8. The method of claim 7, further comprising:

based on identifying a second user having a second event sequence that matches a portion of the event sequence, storing an indication of the historical event, wherein the portion of the event sequences does not include the historical event; and

based on the second user performing an event that matches the historical event, generating an alert message.

9. The method of claim 2, wherein each query token of the set of query tokens is usable as a seed event for the machine learning model.

10. The method of claim 2, wherein a second event of the event sequences indicates a probability that an earlier first event comprised a cybersecurity incident.

11. The method of claim 2, further comprising:

determining, for each query token in the set of query tokens and based on the set of probabilities of future events, a given probability of a target event.

12. One or more non-transitory computer-readable media comprising instructions that, when executed by one or more processors, cause operations comprising:

obtaining a machine learning model trained to predict an event, the machine learning model having been trained on a dataset comprising event sequences;

obtaining a first event sequence comprising an indication of events in which a user has previously participated;

generating, based on inputting the first event sequence into the machine learning model, a set of probabilities of future events;

determining, based on the set of probabilities of future events, that a target event has greater than a threshold probability of occurring; and

determining, based on the target event having greater than the threshold probability of occurring, a first classification for a historical event in the first event sequence, wherein the first classification corresponds to the target event.

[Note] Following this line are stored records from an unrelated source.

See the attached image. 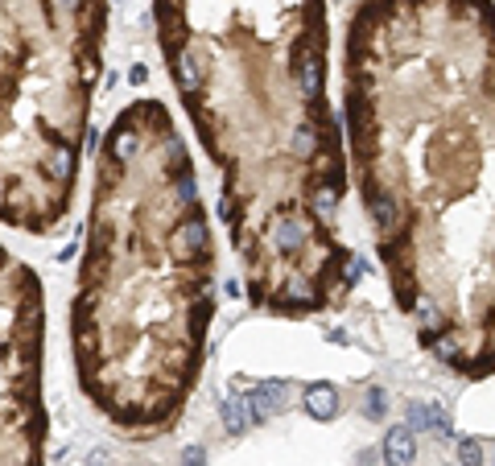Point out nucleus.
Instances as JSON below:
<instances>
[{
  "label": "nucleus",
  "mask_w": 495,
  "mask_h": 466,
  "mask_svg": "<svg viewBox=\"0 0 495 466\" xmlns=\"http://www.w3.org/2000/svg\"><path fill=\"white\" fill-rule=\"evenodd\" d=\"M145 79H149V70H145V66H133V70H128V83H136V87H140Z\"/></svg>",
  "instance_id": "nucleus-15"
},
{
  "label": "nucleus",
  "mask_w": 495,
  "mask_h": 466,
  "mask_svg": "<svg viewBox=\"0 0 495 466\" xmlns=\"http://www.w3.org/2000/svg\"><path fill=\"white\" fill-rule=\"evenodd\" d=\"M405 429H413V433H425L429 429V405L425 400H413L405 409Z\"/></svg>",
  "instance_id": "nucleus-10"
},
{
  "label": "nucleus",
  "mask_w": 495,
  "mask_h": 466,
  "mask_svg": "<svg viewBox=\"0 0 495 466\" xmlns=\"http://www.w3.org/2000/svg\"><path fill=\"white\" fill-rule=\"evenodd\" d=\"M343 124L376 256L417 343L495 372V0H363Z\"/></svg>",
  "instance_id": "nucleus-1"
},
{
  "label": "nucleus",
  "mask_w": 495,
  "mask_h": 466,
  "mask_svg": "<svg viewBox=\"0 0 495 466\" xmlns=\"http://www.w3.org/2000/svg\"><path fill=\"white\" fill-rule=\"evenodd\" d=\"M45 293L38 273L0 248V466H45L42 400Z\"/></svg>",
  "instance_id": "nucleus-5"
},
{
  "label": "nucleus",
  "mask_w": 495,
  "mask_h": 466,
  "mask_svg": "<svg viewBox=\"0 0 495 466\" xmlns=\"http://www.w3.org/2000/svg\"><path fill=\"white\" fill-rule=\"evenodd\" d=\"M458 466H483V442L479 437H462L458 442Z\"/></svg>",
  "instance_id": "nucleus-11"
},
{
  "label": "nucleus",
  "mask_w": 495,
  "mask_h": 466,
  "mask_svg": "<svg viewBox=\"0 0 495 466\" xmlns=\"http://www.w3.org/2000/svg\"><path fill=\"white\" fill-rule=\"evenodd\" d=\"M285 379H265V384H256L252 392H248V400H244V409H248V425H265L269 417H276L281 409H285Z\"/></svg>",
  "instance_id": "nucleus-6"
},
{
  "label": "nucleus",
  "mask_w": 495,
  "mask_h": 466,
  "mask_svg": "<svg viewBox=\"0 0 495 466\" xmlns=\"http://www.w3.org/2000/svg\"><path fill=\"white\" fill-rule=\"evenodd\" d=\"M108 0H0V223L50 235L71 211Z\"/></svg>",
  "instance_id": "nucleus-4"
},
{
  "label": "nucleus",
  "mask_w": 495,
  "mask_h": 466,
  "mask_svg": "<svg viewBox=\"0 0 495 466\" xmlns=\"http://www.w3.org/2000/svg\"><path fill=\"white\" fill-rule=\"evenodd\" d=\"M413 458H417V433L405 425L388 429L384 433V466H413Z\"/></svg>",
  "instance_id": "nucleus-7"
},
{
  "label": "nucleus",
  "mask_w": 495,
  "mask_h": 466,
  "mask_svg": "<svg viewBox=\"0 0 495 466\" xmlns=\"http://www.w3.org/2000/svg\"><path fill=\"white\" fill-rule=\"evenodd\" d=\"M87 466H112V454H108V450H95L87 458Z\"/></svg>",
  "instance_id": "nucleus-14"
},
{
  "label": "nucleus",
  "mask_w": 495,
  "mask_h": 466,
  "mask_svg": "<svg viewBox=\"0 0 495 466\" xmlns=\"http://www.w3.org/2000/svg\"><path fill=\"white\" fill-rule=\"evenodd\" d=\"M215 318V235L190 149L161 99H133L99 140L71 306L79 388L124 437L182 417Z\"/></svg>",
  "instance_id": "nucleus-3"
},
{
  "label": "nucleus",
  "mask_w": 495,
  "mask_h": 466,
  "mask_svg": "<svg viewBox=\"0 0 495 466\" xmlns=\"http://www.w3.org/2000/svg\"><path fill=\"white\" fill-rule=\"evenodd\" d=\"M363 413L371 421H380L388 413V396H384V388H367V400H363Z\"/></svg>",
  "instance_id": "nucleus-12"
},
{
  "label": "nucleus",
  "mask_w": 495,
  "mask_h": 466,
  "mask_svg": "<svg viewBox=\"0 0 495 466\" xmlns=\"http://www.w3.org/2000/svg\"><path fill=\"white\" fill-rule=\"evenodd\" d=\"M306 413L314 421L339 417V392H334V384H310L306 388Z\"/></svg>",
  "instance_id": "nucleus-8"
},
{
  "label": "nucleus",
  "mask_w": 495,
  "mask_h": 466,
  "mask_svg": "<svg viewBox=\"0 0 495 466\" xmlns=\"http://www.w3.org/2000/svg\"><path fill=\"white\" fill-rule=\"evenodd\" d=\"M153 25L219 170L248 301L276 318L339 306L363 264L339 235L347 144L326 95V0H153Z\"/></svg>",
  "instance_id": "nucleus-2"
},
{
  "label": "nucleus",
  "mask_w": 495,
  "mask_h": 466,
  "mask_svg": "<svg viewBox=\"0 0 495 466\" xmlns=\"http://www.w3.org/2000/svg\"><path fill=\"white\" fill-rule=\"evenodd\" d=\"M219 413H223V429H227V433H244V429H248V409H244L239 396H227L223 405H219Z\"/></svg>",
  "instance_id": "nucleus-9"
},
{
  "label": "nucleus",
  "mask_w": 495,
  "mask_h": 466,
  "mask_svg": "<svg viewBox=\"0 0 495 466\" xmlns=\"http://www.w3.org/2000/svg\"><path fill=\"white\" fill-rule=\"evenodd\" d=\"M202 463H207L202 446H190V450H182V466H202Z\"/></svg>",
  "instance_id": "nucleus-13"
}]
</instances>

13. The media of claim 12, the operations further comprising:

identifying, based on the first classification for the historical event, a second user having a second event sequence that matches the first event sequence; and

classifying, based on the first event sequence matching the second event sequence, a portion of the second event sequence with the first classification.

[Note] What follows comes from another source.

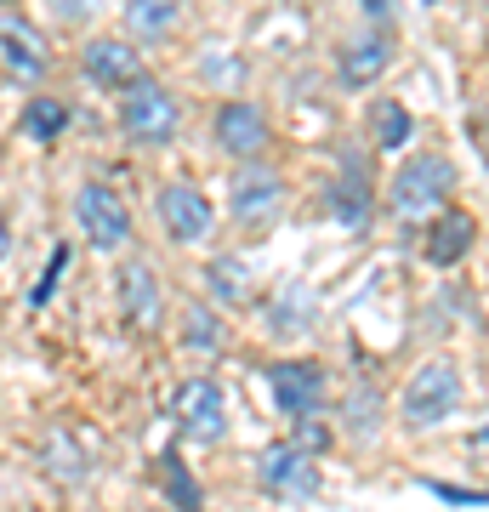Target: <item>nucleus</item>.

14. The media of claim 12, the operations further comprising:

based on identifying a second user having a second event sequence that matches a portion of the first event sequence, marking the historical event, wherein the portion of the first event sequence does not include the historical event; and

based on the second user performing an event that matches the historical event, generating an alert message.

15. The media of claim 12, the operations further comprising:

generating a user interface comprising an indication of the first event sequence, historical event, and first classification; and

causing display of the user interface.

16. The media of claim 12, the operations further comprising:

determining a first query token of a set of query tokens, wherein the first query token is associated with a first probability of a target event that satisfies a threshold probability; and

marking, based on the first query token being associated with the first probability of the target event, a first event associated with the first query token for monitoring.

17. The media of claim 16, wherein determining the first query token comprises:

sorting the set of query tokens based on corresponding probabilities of the target event, wherein the first query token in the sorted set of query tokens is associated with a higher probability of the target event occurring than a second query token; and

determining, based on the sorting, the first query token.

18. The media of claim 16, wherein each query token of the set of query tokens is usable as a seed event for the machine learning model.

19. The media of claim 16, wherein a second event of the event sequences indicates a probability that an earlier first event comprised a cybersecurity incident.

20. The media of claim 16, the operations further comprising:

determining, for each query token in the set of query tokens and based on the set of probabilities of future events, a given probability of a target event.